**WORK REQUIRED**
Copy the stretch of the local pay article from "Mr Clegg also" through "the Treasury argued.", replacing "pay freezes" with "pay cuts".
---------- DOCUMENT EXCERPT
CONTROVERSIAL plans to introduce “local pay” for teachers, nurses and civil servants were in trouble yesterday, when Nick Clegg poured cold water on the idea.

The deputy prime minister ruled out any changes to pay scales that would widen the North-South divide, saying: “Nothing has been decided.”

Mr Clegg also agreed there was a danger the policy – which Chancellor George Osborne has vowed to push through – could “penalise some of the people working in some of the most difficult areas”.

The comments appeared to open up the prospect of the Lib Dems blocking a policy that many Conservatives believe is essential to economic revival in the North-East and Yorkshire.

The measure – which threatens some workers with long-term pay freezes – is necessary because higher publicsector salaries are “crowding out” private firms, which struggle to recruit, the Treasury argued.

The Northern Echo revealed that teachers, paramedics and – if included within the policy, police officers – would be hit hardest, because they currently enjoy the biggest “pay premium” in comparison with average salaries.

And women in the publicsector face far more pain than men, under the Government’s plans to wipe out higher salaries than paid by private firms.

But, quizzed yesterday, Mr Clegg said: “Nothing has been decided and I feel very, very strongly, as an MP in South Yorkshire with a lot of people in public services, we are not going to be able simply, willy-nilly, to exacerbate a North-South divide.

“There has been ludicrous scaremongering, particularly by the trade unions, when there is no proposal on the table at all, and, in very specific cases, it was done by a previous government.”

That was a reference to local bargaining in the courts service – introduced by Labour, to consolidate numerous different pay schemes – which Mr Clegg said the Government was looking to extend.

But he added: “People should be reassured we are not going to rush headlong in imposing a system from above, which – if it was done in the way sometimes described – would be totally unjust, because it would penalise some of the people working in some of the most difficult areas.”

The comments came as more than 50 MPs, led by Sedgefield’s Phil Wilson, tabled a parliamentary motion, warning local pay would “set hospital against hospital and school against school”.

The motion – signed by at least four Lib Dem MPs, including Redcar’s Ian Swales – attacks “unfair discrimination against nurses, teachers and civil servants according to where they live, when they are doing the same job”.

And it calls on the Government to “suspend this policy until a full and independent assessment takes place”.

To add to the confusion, Health Secretary Andrew Lansley defended local pay in a speech to nurses yesterday, prompting Mr Wilson to say; “The Coalition is all over the place on this.”
--------------------
---------- DATASET CONTENT
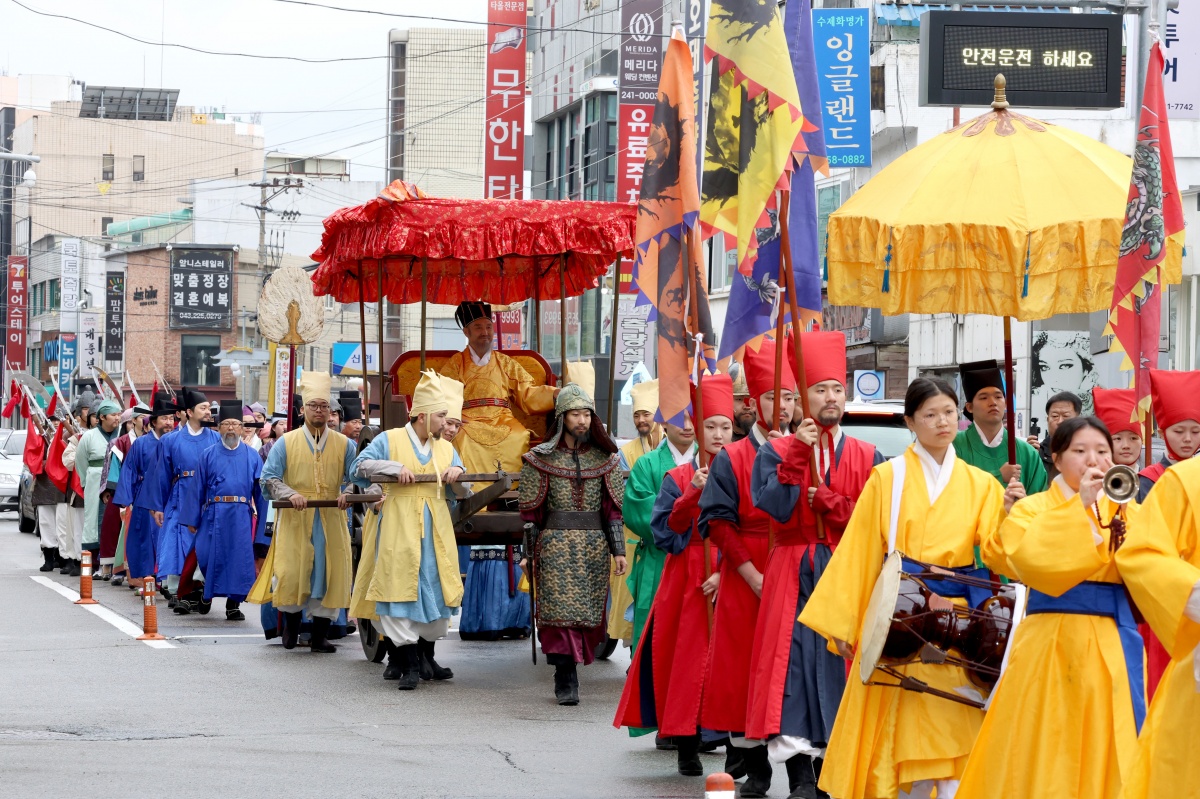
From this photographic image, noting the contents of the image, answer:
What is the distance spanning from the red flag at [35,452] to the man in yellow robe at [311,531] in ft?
31.4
--------------------
**REPLY TO THE TASK**
Mr Clegg also agreed there was a danger the policy – which Chancellor George Osborne has vowed to push through – could “penalise some of the people working in some of the most difficult areas”.

The comments appeared to open up the prospect of the Lib Dems blocking a policy that many Conservatives believe is essential to economic revival in the North-East and Yorkshire.

The measure – which threatens some workers with long-term pay cuts – is necessary because higher publicsector salaries are “crowding out” private firms, which struggle to recruit, the Treasury argued.